** DOCUMENT PASSAGE **
The specific surface area of the four FeOOH polymorphs differed for the microstructure of the materials. β-FeOOH with micron sized exhibited a specific surface area of 47.9 m² g⁻¹. Meanwhile, the specific surface area of α-FeOOH, γ-FeOOH, and δ-FeOOH were much higher than that of the reported α-FeOOH (100 m² g⁻¹),³⁸ γ-FeOOH (133 m² g⁻¹),² and δ-FeOOH (135 m² g⁻¹),¹³ respectively. The high specific surface area is an important characteristic of these materials for application as adsorbents. As is known, high specific surface area is beneficial for these materials to remove contaminants in aqueous solution. Among the four FeOOH polymorphs, γ-FeOOH exhibited the highest specific surface area, and hence we could expect its superior capability for Cr(VI) removal.

3.1.3. XRD analysis of the FeOOH polymorphs. Fig. 3 shows the XRD diffractograms of the four FeOOH polymorphs before and after Cr(VI) removal. The crystalline structure of these FeOOH polymorphs did not change after Cr(VI) removal. The diffraction peaks observed in Fig. 3(a) and (b) were unambiguously assigned to α-FeOOH (JCPDS no. 29-0713) and β-FeOOH (JCPDS no. 34-1266), respectively. The pattern peaks in Fig. 3(c) can be assigned to the γ-FeOOH phase (JCPDS no. 74-1877), however, the diffraction lines were broadened, perhaps indicating the presence of very fine particles. The XRD patterns in Fig. 3(d) were consistent with the δ-FeOOH phase (JCPDS no. 13-0087). The diffraction peaks relevant to Cr can not be identified by the XRD patterns perhaps due to its small crystalline size or small amount.

** EXCERPTED DATA **
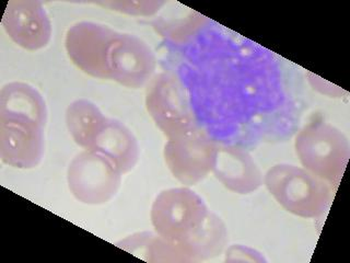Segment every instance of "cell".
I'll list each match as a JSON object with an SVG mask.
<instances>
[{
  "instance_id": "12",
  "label": "cell",
  "mask_w": 350,
  "mask_h": 263,
  "mask_svg": "<svg viewBox=\"0 0 350 263\" xmlns=\"http://www.w3.org/2000/svg\"><path fill=\"white\" fill-rule=\"evenodd\" d=\"M91 151L109 158L122 175L131 173L139 160V144L131 129L115 118H107Z\"/></svg>"
},
{
  "instance_id": "11",
  "label": "cell",
  "mask_w": 350,
  "mask_h": 263,
  "mask_svg": "<svg viewBox=\"0 0 350 263\" xmlns=\"http://www.w3.org/2000/svg\"><path fill=\"white\" fill-rule=\"evenodd\" d=\"M211 173L229 191L250 195L260 189L264 177L254 158L243 148L217 144Z\"/></svg>"
},
{
  "instance_id": "8",
  "label": "cell",
  "mask_w": 350,
  "mask_h": 263,
  "mask_svg": "<svg viewBox=\"0 0 350 263\" xmlns=\"http://www.w3.org/2000/svg\"><path fill=\"white\" fill-rule=\"evenodd\" d=\"M116 31L91 21H80L66 33L65 49L75 65L89 76L109 80V52Z\"/></svg>"
},
{
  "instance_id": "7",
  "label": "cell",
  "mask_w": 350,
  "mask_h": 263,
  "mask_svg": "<svg viewBox=\"0 0 350 263\" xmlns=\"http://www.w3.org/2000/svg\"><path fill=\"white\" fill-rule=\"evenodd\" d=\"M109 80L131 89L147 86L157 68V58L144 40L116 31L109 47Z\"/></svg>"
},
{
  "instance_id": "16",
  "label": "cell",
  "mask_w": 350,
  "mask_h": 263,
  "mask_svg": "<svg viewBox=\"0 0 350 263\" xmlns=\"http://www.w3.org/2000/svg\"><path fill=\"white\" fill-rule=\"evenodd\" d=\"M228 242L226 225L216 214L209 212L204 224L182 246L191 262L208 260L221 253Z\"/></svg>"
},
{
  "instance_id": "6",
  "label": "cell",
  "mask_w": 350,
  "mask_h": 263,
  "mask_svg": "<svg viewBox=\"0 0 350 263\" xmlns=\"http://www.w3.org/2000/svg\"><path fill=\"white\" fill-rule=\"evenodd\" d=\"M217 144L205 132L195 129L169 138L163 156L167 169L178 182L195 186L211 173Z\"/></svg>"
},
{
  "instance_id": "13",
  "label": "cell",
  "mask_w": 350,
  "mask_h": 263,
  "mask_svg": "<svg viewBox=\"0 0 350 263\" xmlns=\"http://www.w3.org/2000/svg\"><path fill=\"white\" fill-rule=\"evenodd\" d=\"M0 116H22L45 126L46 103L32 86L25 82H9L0 91Z\"/></svg>"
},
{
  "instance_id": "2",
  "label": "cell",
  "mask_w": 350,
  "mask_h": 263,
  "mask_svg": "<svg viewBox=\"0 0 350 263\" xmlns=\"http://www.w3.org/2000/svg\"><path fill=\"white\" fill-rule=\"evenodd\" d=\"M295 149L304 169L328 184H338L350 158L346 135L332 124L313 122L295 136Z\"/></svg>"
},
{
  "instance_id": "9",
  "label": "cell",
  "mask_w": 350,
  "mask_h": 263,
  "mask_svg": "<svg viewBox=\"0 0 350 263\" xmlns=\"http://www.w3.org/2000/svg\"><path fill=\"white\" fill-rule=\"evenodd\" d=\"M44 127L22 116H0V158L18 169L38 167L44 155Z\"/></svg>"
},
{
  "instance_id": "3",
  "label": "cell",
  "mask_w": 350,
  "mask_h": 263,
  "mask_svg": "<svg viewBox=\"0 0 350 263\" xmlns=\"http://www.w3.org/2000/svg\"><path fill=\"white\" fill-rule=\"evenodd\" d=\"M206 203L189 188H172L157 195L151 206L154 233L175 244L189 240L209 214Z\"/></svg>"
},
{
  "instance_id": "15",
  "label": "cell",
  "mask_w": 350,
  "mask_h": 263,
  "mask_svg": "<svg viewBox=\"0 0 350 263\" xmlns=\"http://www.w3.org/2000/svg\"><path fill=\"white\" fill-rule=\"evenodd\" d=\"M118 246L148 262H191L182 246L158 234L139 233L118 242Z\"/></svg>"
},
{
  "instance_id": "14",
  "label": "cell",
  "mask_w": 350,
  "mask_h": 263,
  "mask_svg": "<svg viewBox=\"0 0 350 263\" xmlns=\"http://www.w3.org/2000/svg\"><path fill=\"white\" fill-rule=\"evenodd\" d=\"M107 118L93 102L78 99L66 110V125L77 145L91 151Z\"/></svg>"
},
{
  "instance_id": "1",
  "label": "cell",
  "mask_w": 350,
  "mask_h": 263,
  "mask_svg": "<svg viewBox=\"0 0 350 263\" xmlns=\"http://www.w3.org/2000/svg\"><path fill=\"white\" fill-rule=\"evenodd\" d=\"M264 184L284 211L302 218H317L332 202L327 182L295 164H275L264 175Z\"/></svg>"
},
{
  "instance_id": "4",
  "label": "cell",
  "mask_w": 350,
  "mask_h": 263,
  "mask_svg": "<svg viewBox=\"0 0 350 263\" xmlns=\"http://www.w3.org/2000/svg\"><path fill=\"white\" fill-rule=\"evenodd\" d=\"M146 108L167 138L197 129L189 93L183 82L172 73L157 75L148 84Z\"/></svg>"
},
{
  "instance_id": "10",
  "label": "cell",
  "mask_w": 350,
  "mask_h": 263,
  "mask_svg": "<svg viewBox=\"0 0 350 263\" xmlns=\"http://www.w3.org/2000/svg\"><path fill=\"white\" fill-rule=\"evenodd\" d=\"M3 27L9 38L27 51H38L52 38V23L43 5L36 0H12L7 3Z\"/></svg>"
},
{
  "instance_id": "5",
  "label": "cell",
  "mask_w": 350,
  "mask_h": 263,
  "mask_svg": "<svg viewBox=\"0 0 350 263\" xmlns=\"http://www.w3.org/2000/svg\"><path fill=\"white\" fill-rule=\"evenodd\" d=\"M122 175L104 155L85 149L69 164L67 184L77 201L87 205H101L118 195Z\"/></svg>"
},
{
  "instance_id": "17",
  "label": "cell",
  "mask_w": 350,
  "mask_h": 263,
  "mask_svg": "<svg viewBox=\"0 0 350 263\" xmlns=\"http://www.w3.org/2000/svg\"><path fill=\"white\" fill-rule=\"evenodd\" d=\"M96 5L116 11L120 14L135 16H150L156 14L165 5L160 0H111V1H96Z\"/></svg>"
},
{
  "instance_id": "19",
  "label": "cell",
  "mask_w": 350,
  "mask_h": 263,
  "mask_svg": "<svg viewBox=\"0 0 350 263\" xmlns=\"http://www.w3.org/2000/svg\"><path fill=\"white\" fill-rule=\"evenodd\" d=\"M308 77H309V82L314 89L322 92L323 95H328L332 97H338L342 95V91L339 89L338 87L328 88L327 85H329V82H325L324 79H321L317 75L311 74L308 73Z\"/></svg>"
},
{
  "instance_id": "18",
  "label": "cell",
  "mask_w": 350,
  "mask_h": 263,
  "mask_svg": "<svg viewBox=\"0 0 350 263\" xmlns=\"http://www.w3.org/2000/svg\"><path fill=\"white\" fill-rule=\"evenodd\" d=\"M226 261L227 262H266V259L260 252L242 246V245H233L228 248L226 252Z\"/></svg>"
}]
</instances>
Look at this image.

** PROBLEMS TO SOLVE **
(a) Name every JCPDS card number cited in the FeOOH passage.
(b) According to the FeOOH passage, what specific surface area did β-FeOOH show?
(c) Reproduce the stretch of the FeOOH passage from "The specific surface area of the" through "for Cr(VI) removal.".
The entries aren't needed for this work.

** IN RESPONSE **
(a) 29-0713, 34-1266, 74-1877, 13-0087

(b) 47.9 m² g⁻¹

(c)
The specific surface area of the four FeOOH polymorphs differed for the microstructure of the materials. β-FeOOH with micron sized exhibited a specific surface area of 47.9 m² g⁻¹. Meanwhile, the specific surface area of α-FeOOH, γ-FeOOH, and δ-FeOOH were much higher than that of the reported α-FeOOH (100 m² g⁻¹),³⁸ γ-FeOOH (133 m² g⁻¹),² and δ-FeOOH (135 m² g⁻¹),¹³ respectively. The high specific surface area is an important characteristic of these materials for application as adsorbents. As is known, high specific surface area is beneficial for these materials to remove contaminants in aqueous solution. Among the four FeOOH polymorphs, γ-FeOOH exhibited the highest specific surface area, and hence we could expect its superior capability for Cr(VI) removal.